Ya está aquí. Ha venido como es costumbre y norma. Ha
entrado por el norte y barre la Península como algo suyo, como un territorio
desolado y aterido que tiembla tirita y tiene miedo. Está atrapasa bajo la
poderosa bota hecha de un material que tritura.
Napoleón arrasó Europa, cruzó ríos, campó por la inmensa
llanura. Llegó a la puerta de Moscú, y el pueblo ruso que oía en la lejanía
sones de Marsellesa esperó a que sus campanas diesen la orden a su gran
general, al mejor de sus aliados, a su ‘general Invierno’. De lo que vino
después se encargaron de contarlo los libros de Historia.
Febrero, dice la gente del campo, es el malo; el refrán lo
llama embustero y la sabiduría popular - que siempre acierta - le atribuye un puñado de males. Vientos polares
se dan su paseo de cada año y hacen de las suyas. No hay nada que tenga
capacidad para pararlos.
Dice el hombre del tiempo que las temperaturas en las cumbres
de las cordilleras rompen los termómetros normales. La Cantábrica, Pirineos, Sistema
Central o la Penibética compiten entre sí para ver quién se lleva el pulso; o
sea, quien tiene el récord en las temperaturas más bajas.
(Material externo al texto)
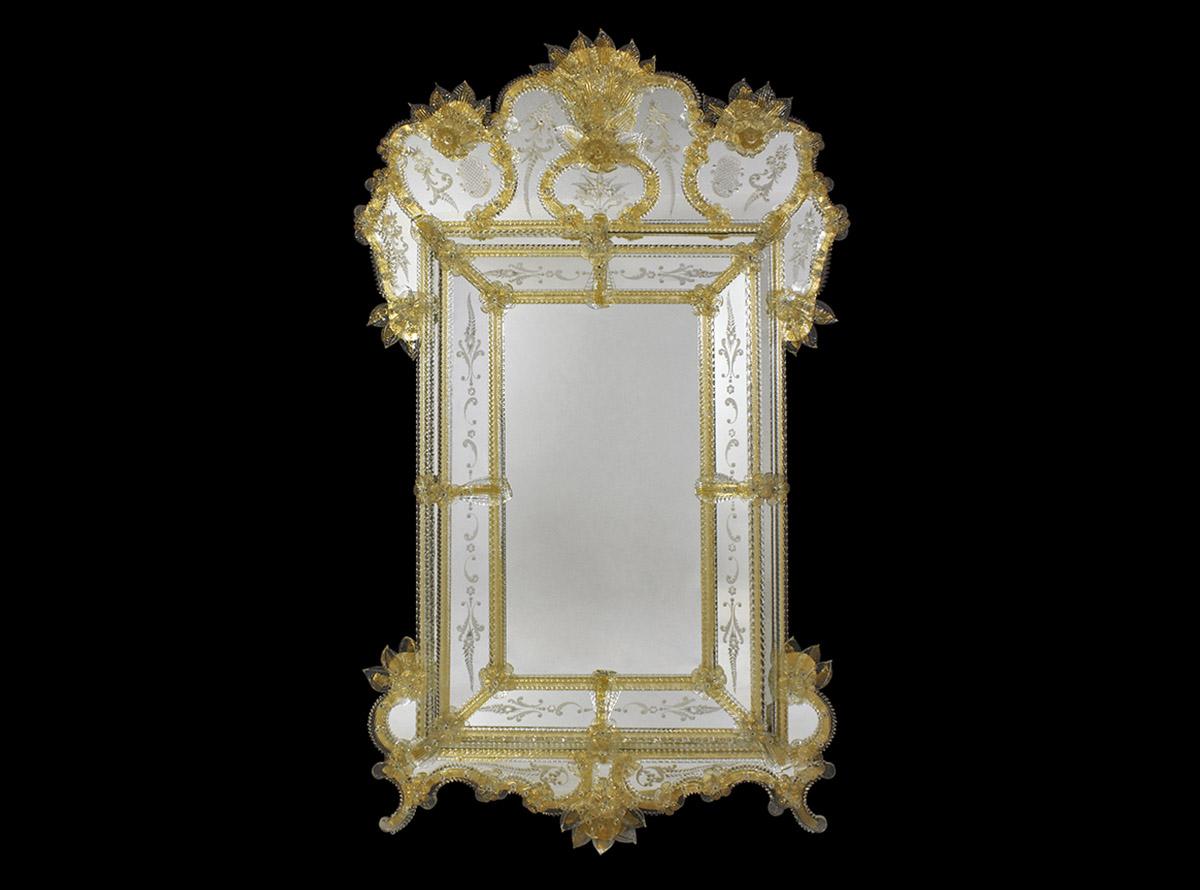 1056-specchi-veneziani-complementi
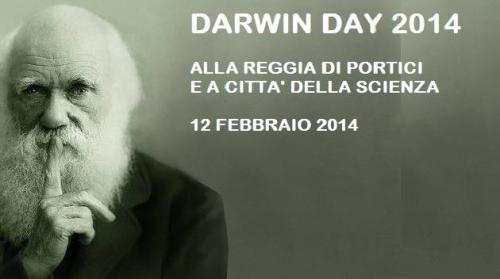 Napoli: il 12 febbraio si festeggia il Darwin Day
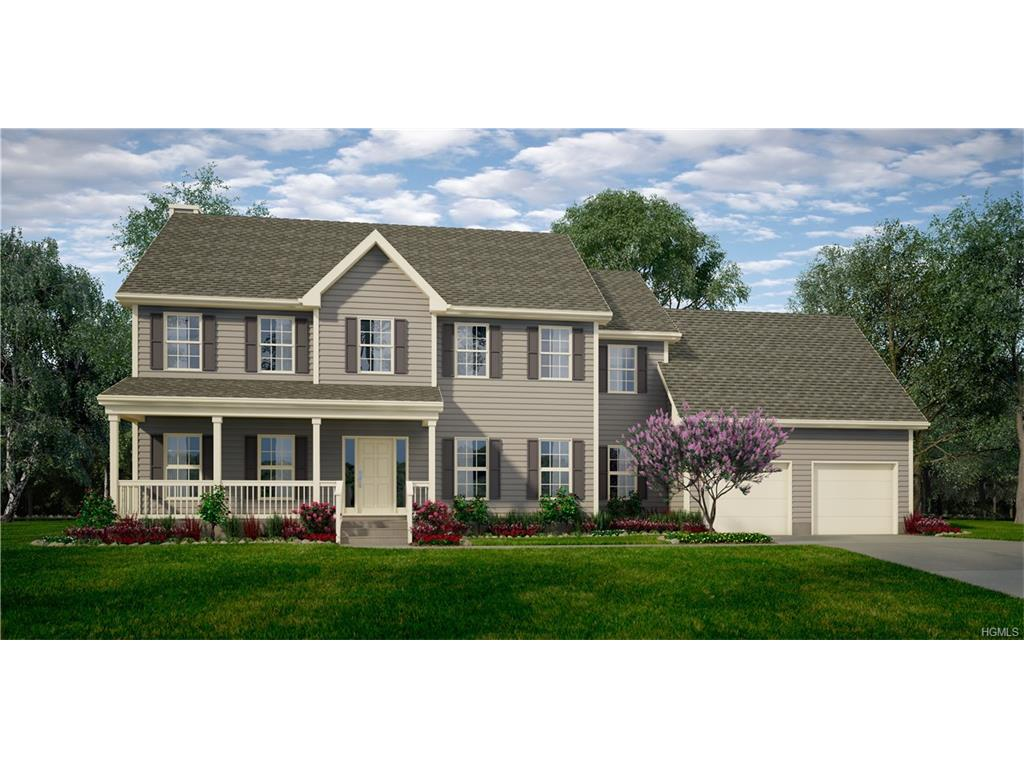 Lot 4.3 Kings Ferry Road, Montrose, NY 10548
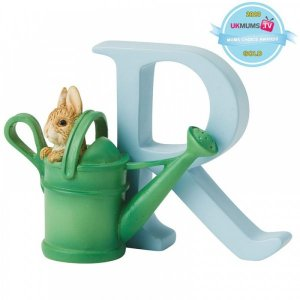 """Peter Rabbit – """"R"""" – Peter Rabbit in Watering Can"""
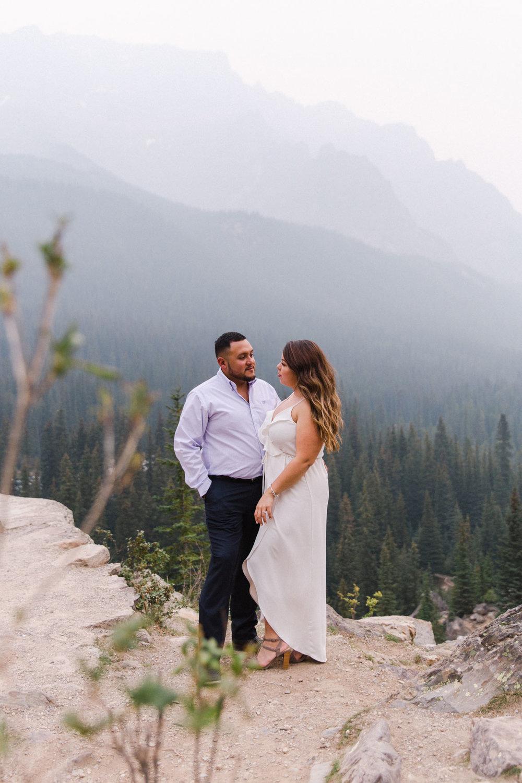 Lake Louise Mountain Engagement Photographer Moraine Lake Wedding Jennie Guenard Photography-19.jpg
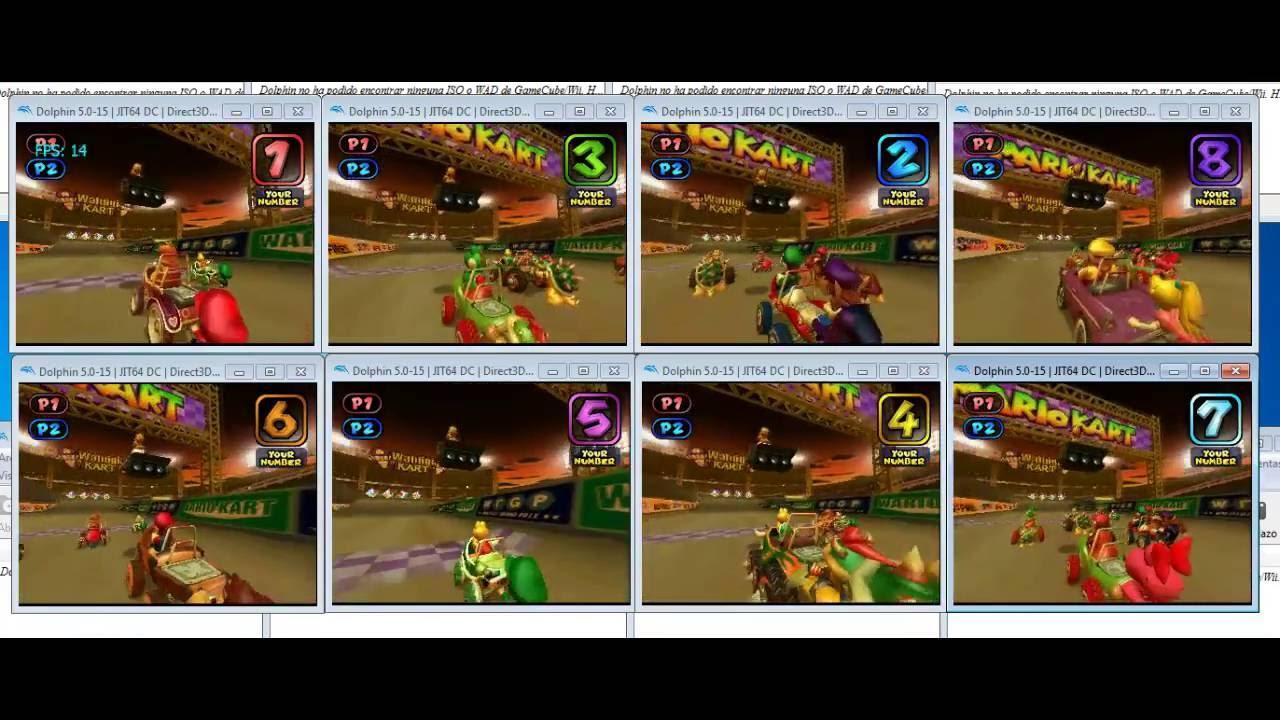 Mario Kart Double Dash! Lan Mode - 8 gamecubes // 16 players vía dolphin emu
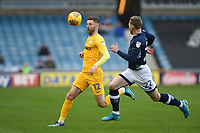 Preston's Paul Gallagher <br /> <br /> Photographer Jon Hobley/CameraSport<br /> <br /> The EFL Sky Bet Championship - Millwall v Preston North End - Saturday 13th January 2018 - The Den - London<br /> <br /> World Copyright &copy; 2018 CameraSport. All rights reserved. 43 Linden Ave. Countesthorpe. Leicester. England. LE8 5PG - Tel: +44 (0) 116 277 4147 - admin@camerasport.com - www.camerasport.com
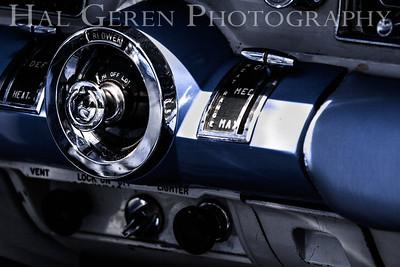 Car Show Newark, California 1405CS-D1E1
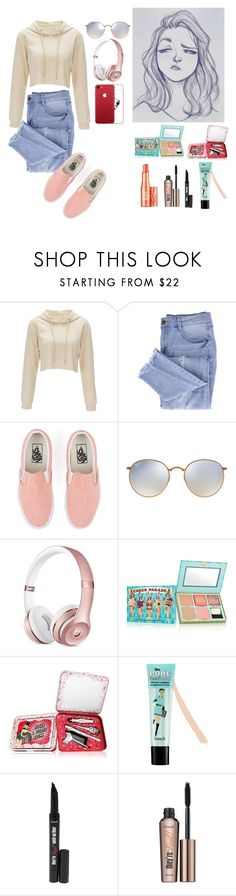 """""""Cameron Mark"""" by dinkums-the-cat ❤ liked on Polyvore featuring Essie, Vans, Ray-Ban and Benefit"""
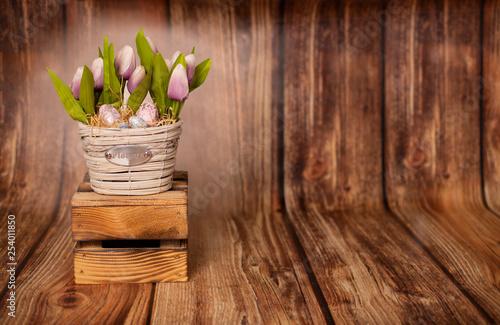 Fototapeta Wielkanocne tło obraz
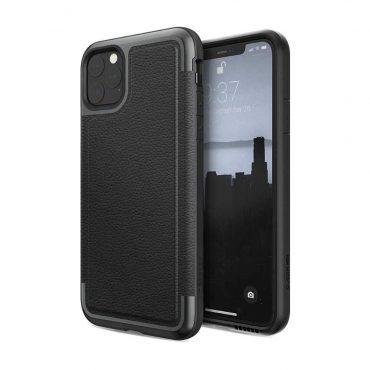 كفر iPhone 11 Pro Max X-Doria Defense Prime - أسود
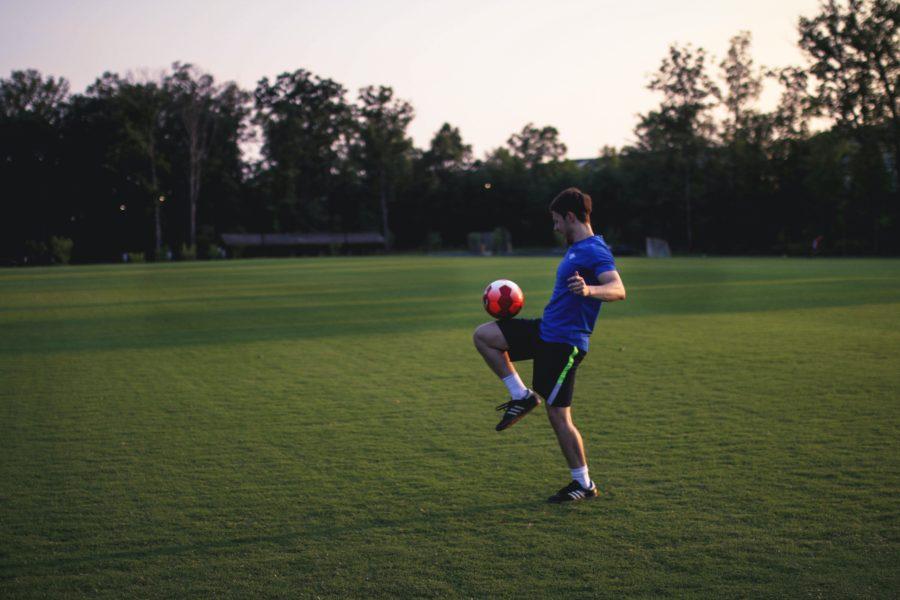 Sports Video Content | s.media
No se quedan atrás las llanuras: páramos castellanos,
aragoneses, recodos en algunos valles no quieren ser menos. Se han sumado,
también, a la lucha por salir en el periódico. Se habla de diez, quince o
veinte, grados centígrados bajo cero como si se hablase de Syriza o de Podemos.
Vamos, el pan nuestro de cada día.
Tiembla el campo. Me decía hace un rato un amigo que la
gente acarrea leña y neumáticos viejos. Vale de todo: de bicicleta, de
tractores, de coches, de motos, de camiones. Cuando traspone el sol el campo es
una candelaria pagana. Quieren hacer una capa de aire caliente…
El general Invierno regala una sonrisa blanca y helada. Es
hijo de la naturaleza, de la madre naturaleza y ya sabemos lo que dice el
maestro Alcántara de dichosilla madre: “¡Qué madre con más mala leche”!